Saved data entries
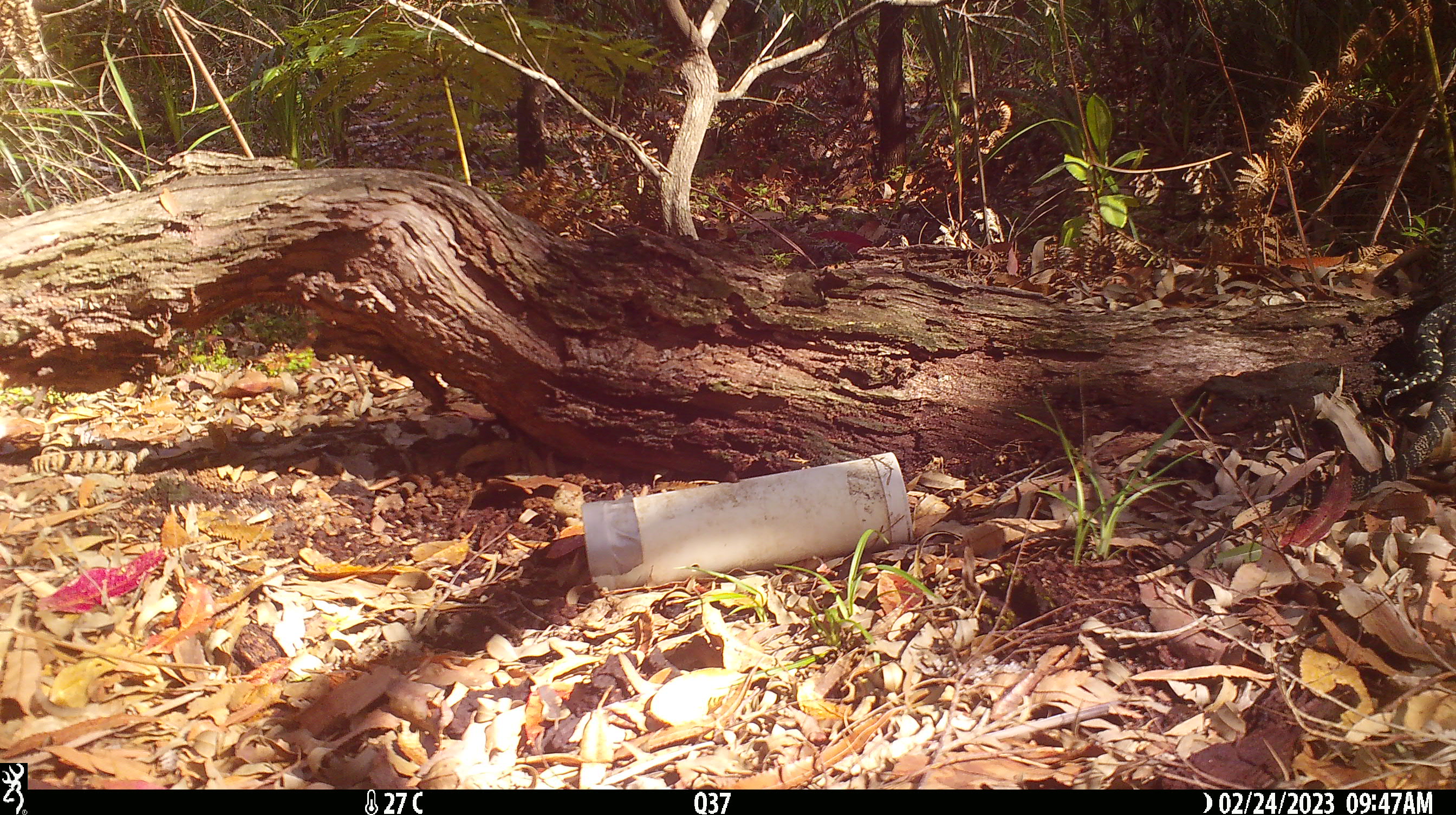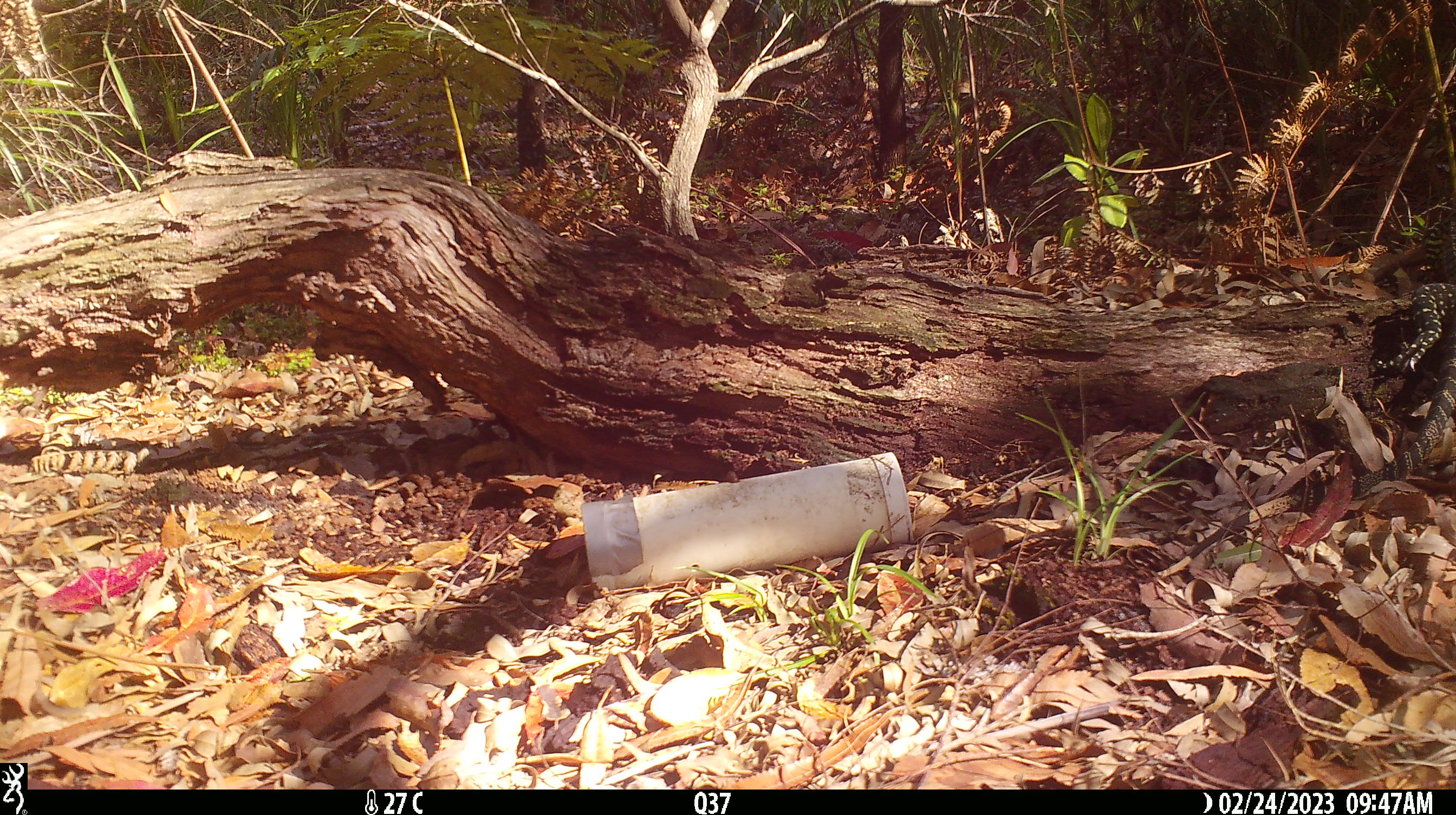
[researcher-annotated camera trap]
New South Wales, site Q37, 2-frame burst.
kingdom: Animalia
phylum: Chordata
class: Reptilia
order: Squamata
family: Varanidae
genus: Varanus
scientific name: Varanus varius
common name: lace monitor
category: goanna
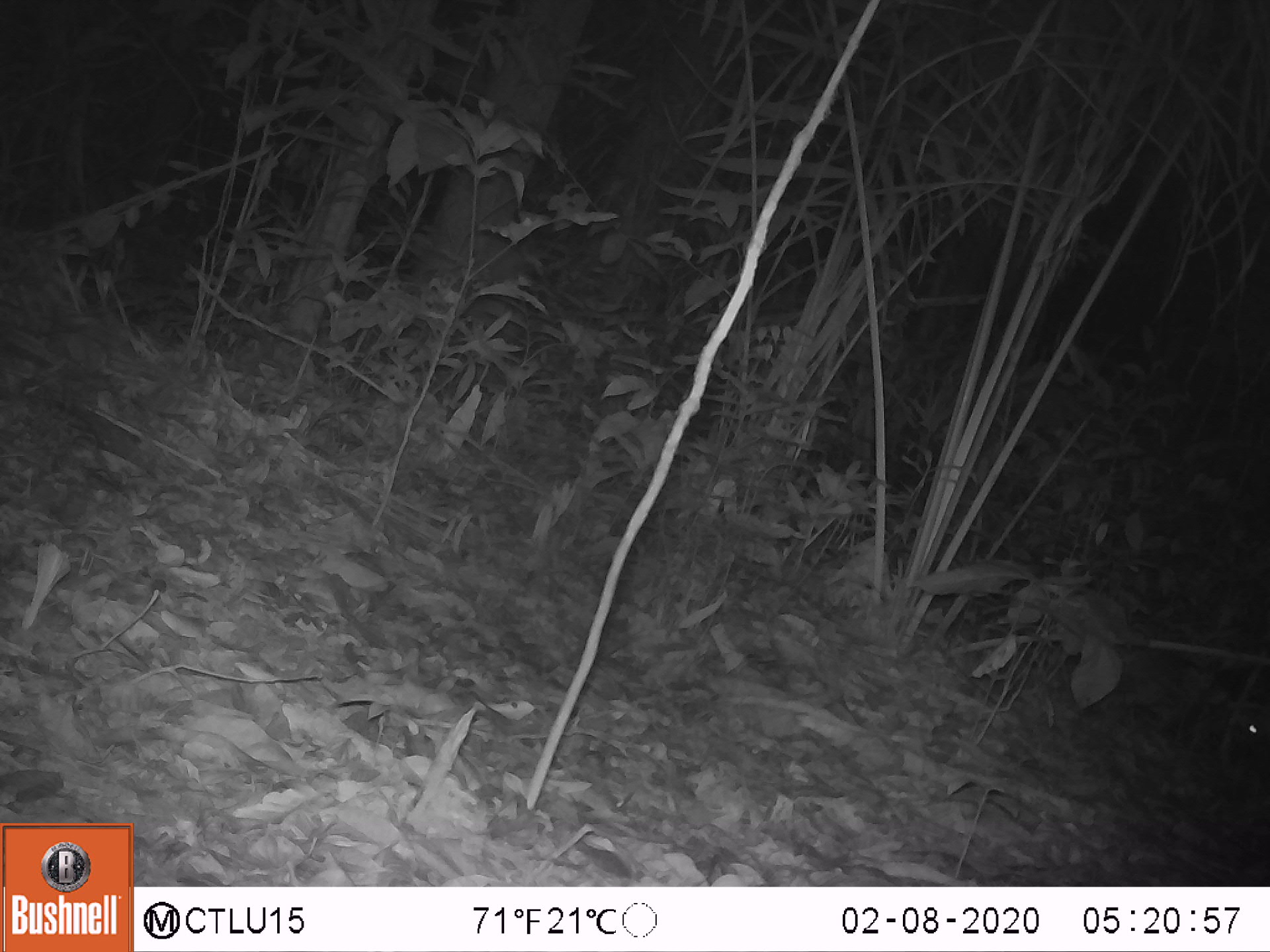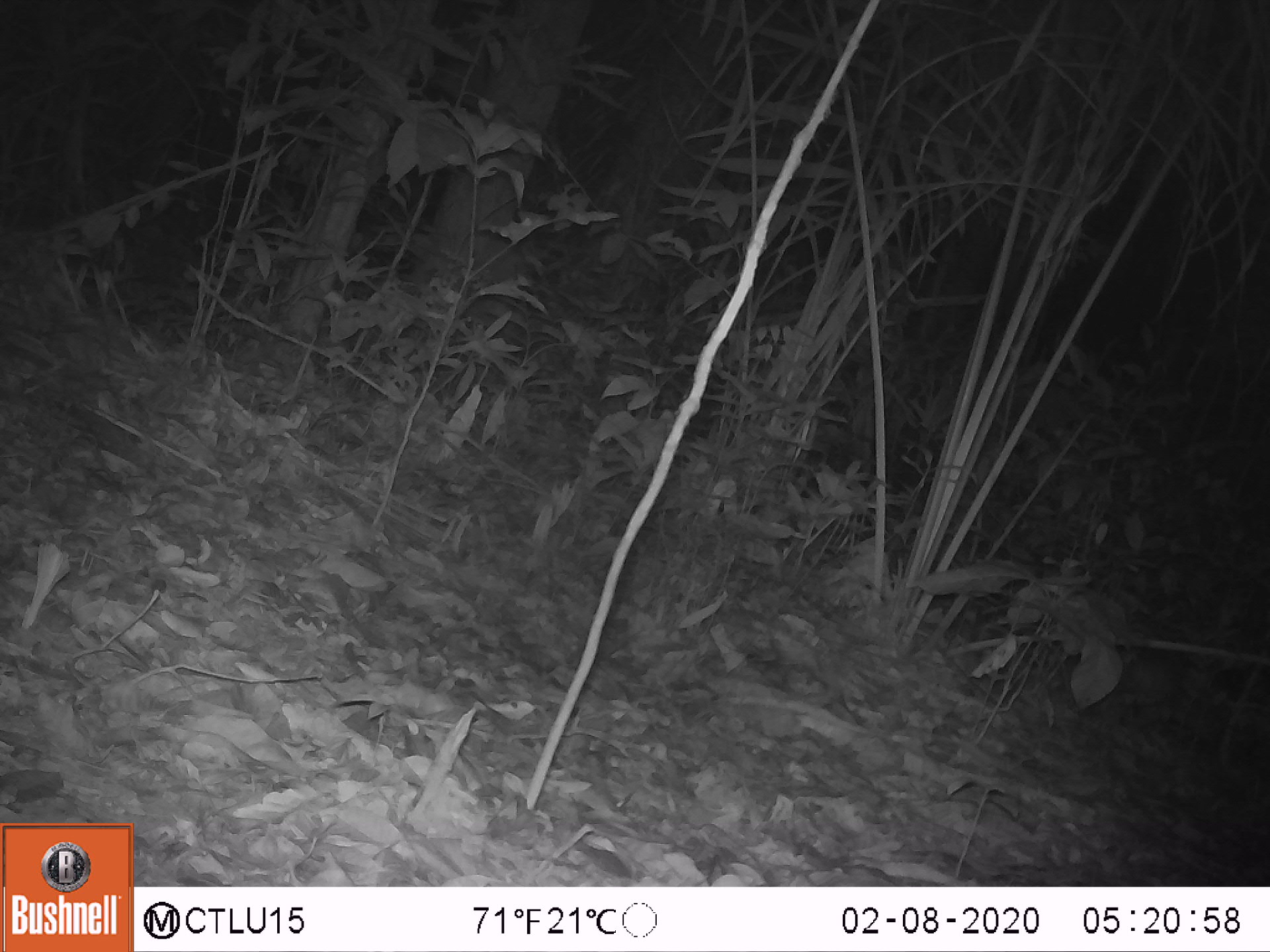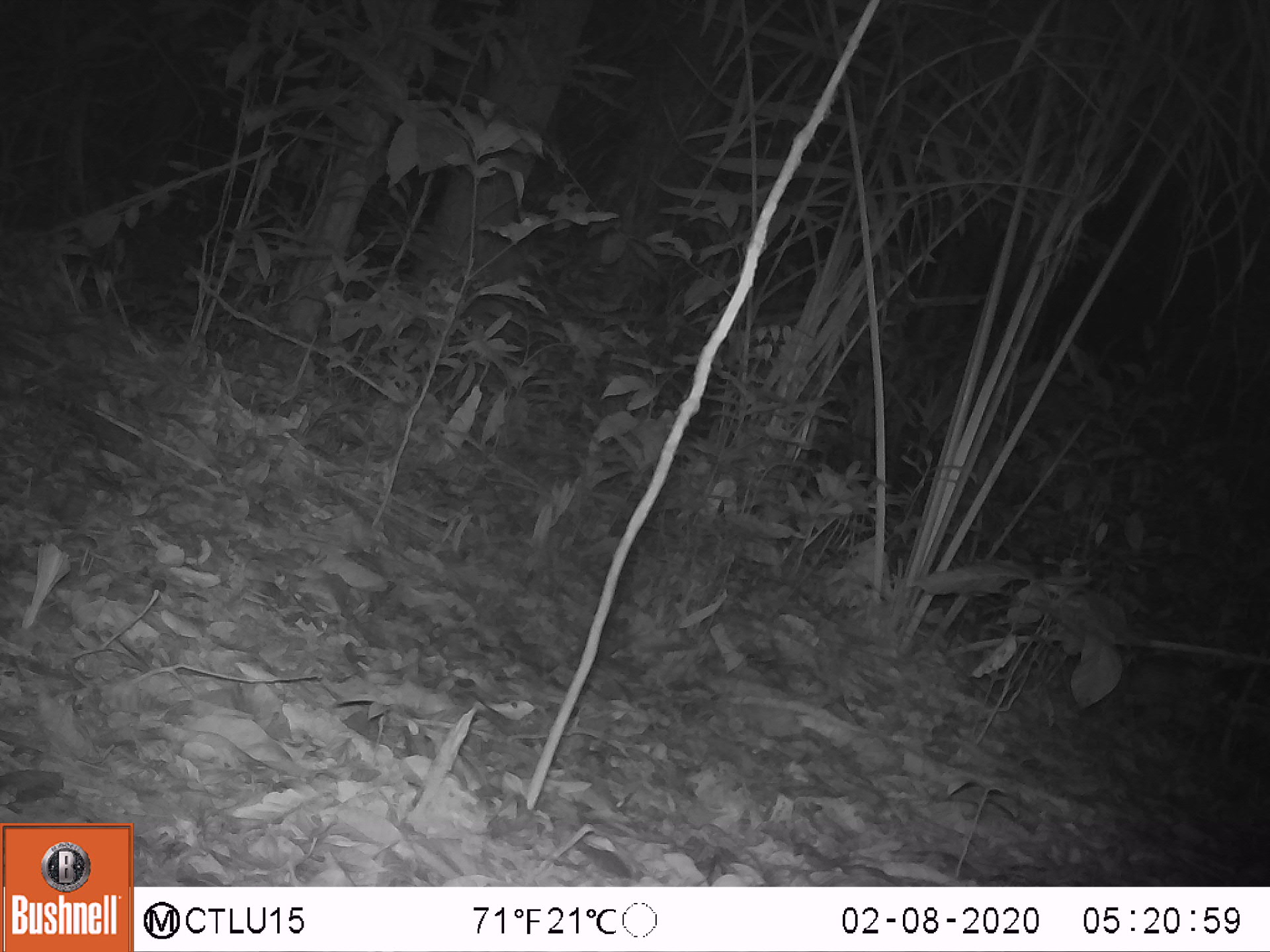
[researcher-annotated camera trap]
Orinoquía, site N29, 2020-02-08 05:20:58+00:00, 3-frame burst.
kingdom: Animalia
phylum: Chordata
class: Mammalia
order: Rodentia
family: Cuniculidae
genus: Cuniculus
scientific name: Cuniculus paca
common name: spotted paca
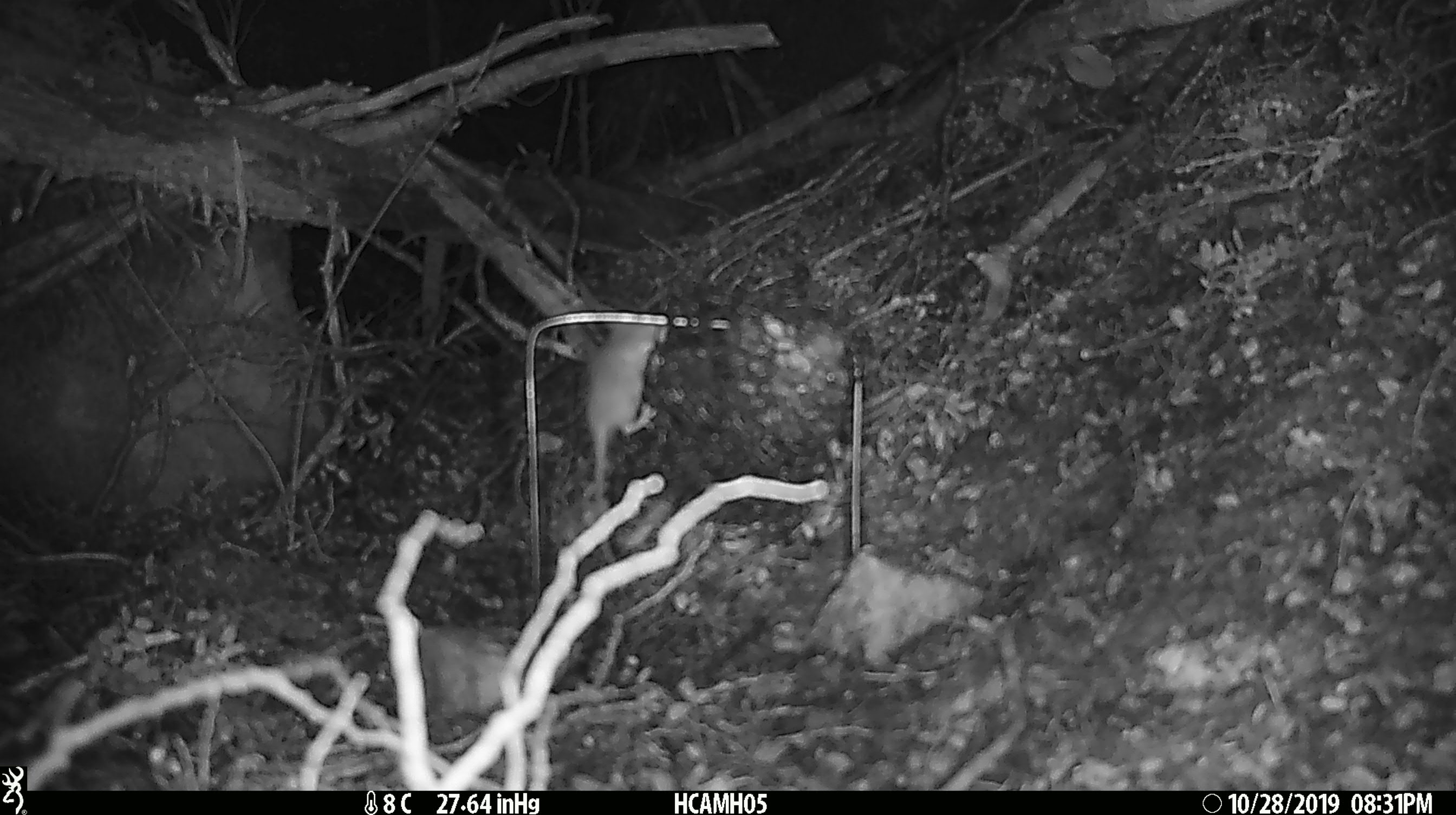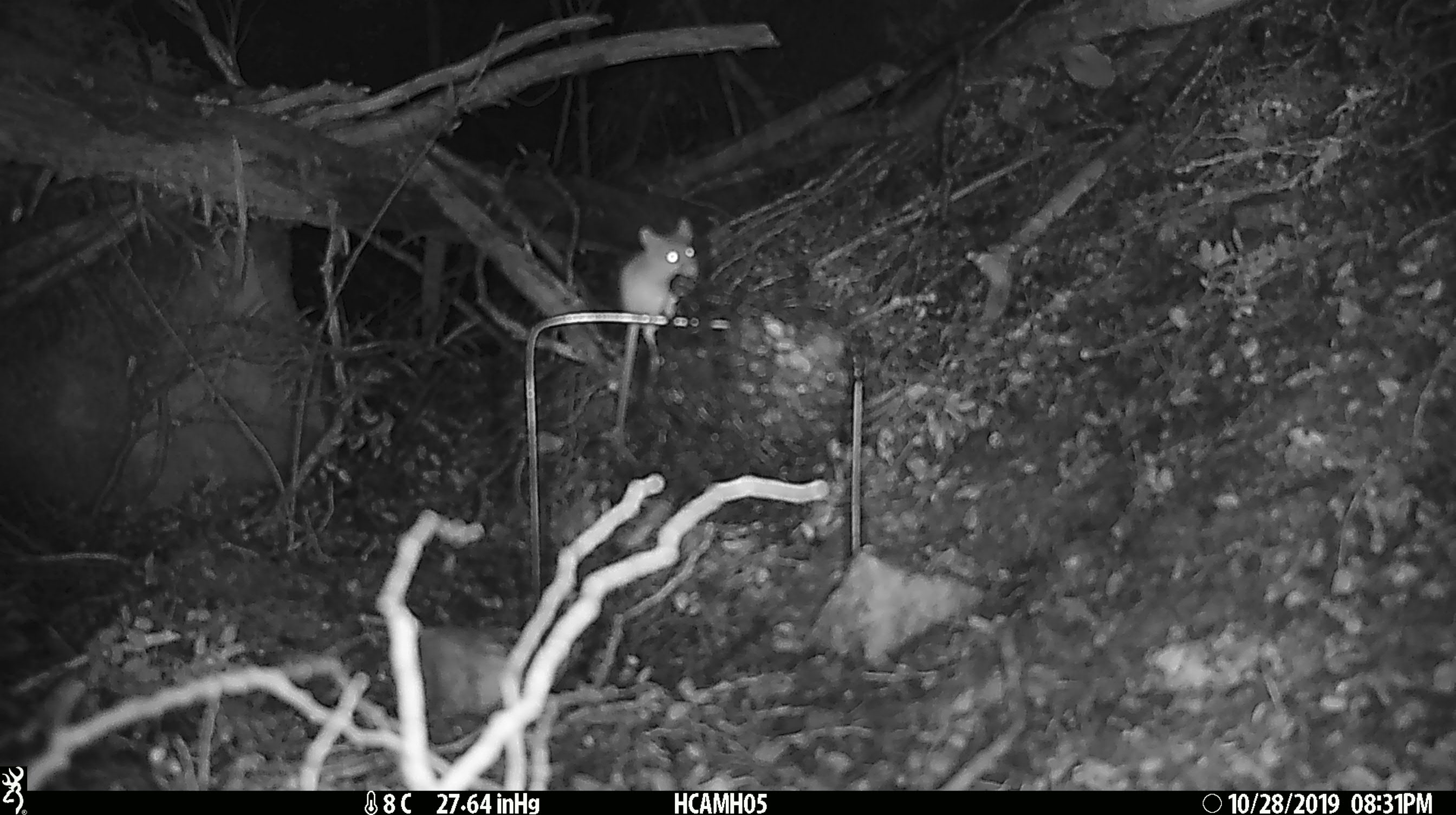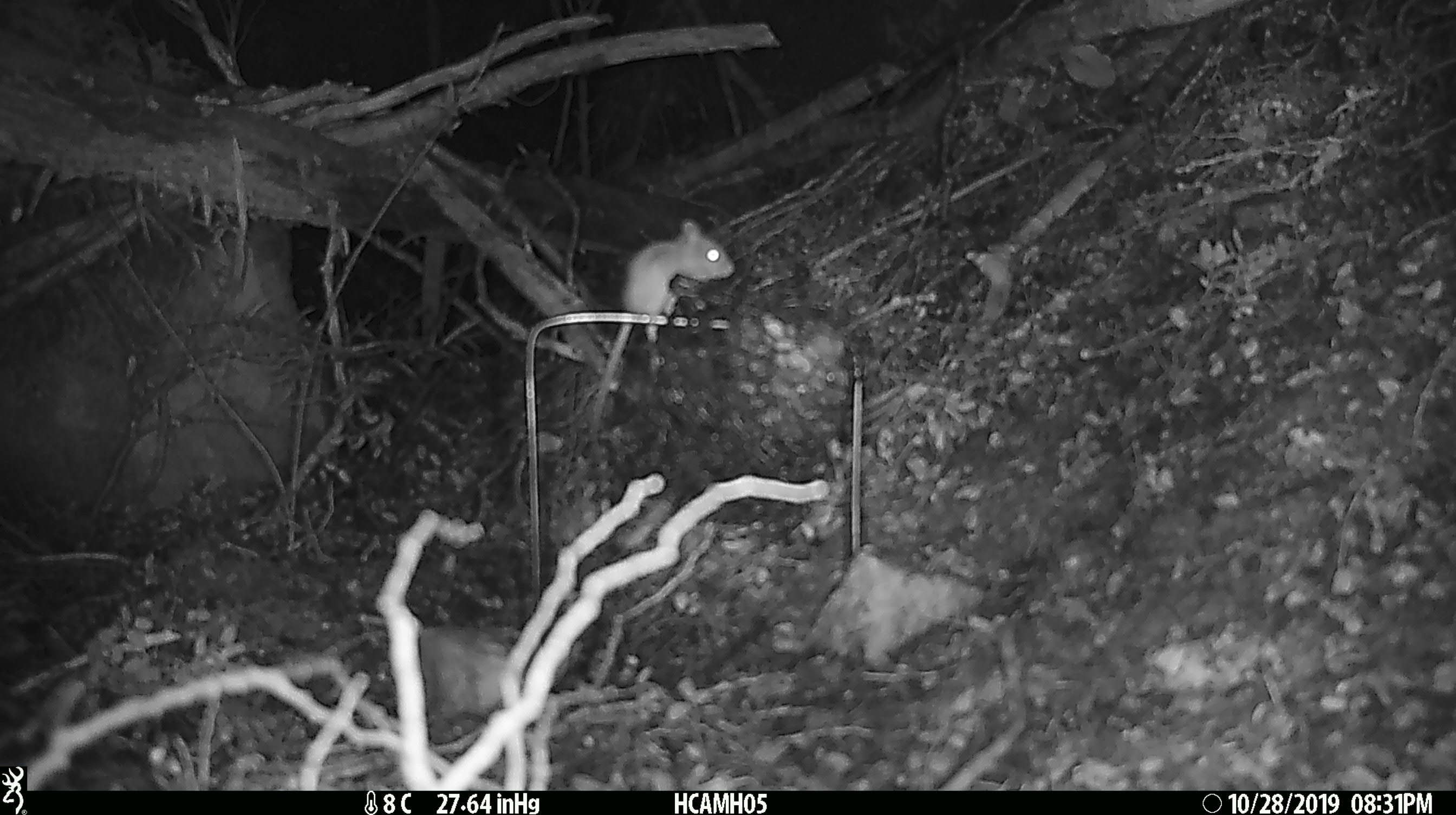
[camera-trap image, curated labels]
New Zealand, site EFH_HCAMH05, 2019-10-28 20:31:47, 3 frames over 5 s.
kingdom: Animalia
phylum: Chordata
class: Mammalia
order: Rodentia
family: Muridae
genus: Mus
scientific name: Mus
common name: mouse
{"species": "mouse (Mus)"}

What you have to do: Check each line of the data above for the string "scientific", and copy the ones that have it.

Output:
scientific name: Varanus varius
scientific name: Cuniculus paca
scientific name: Mus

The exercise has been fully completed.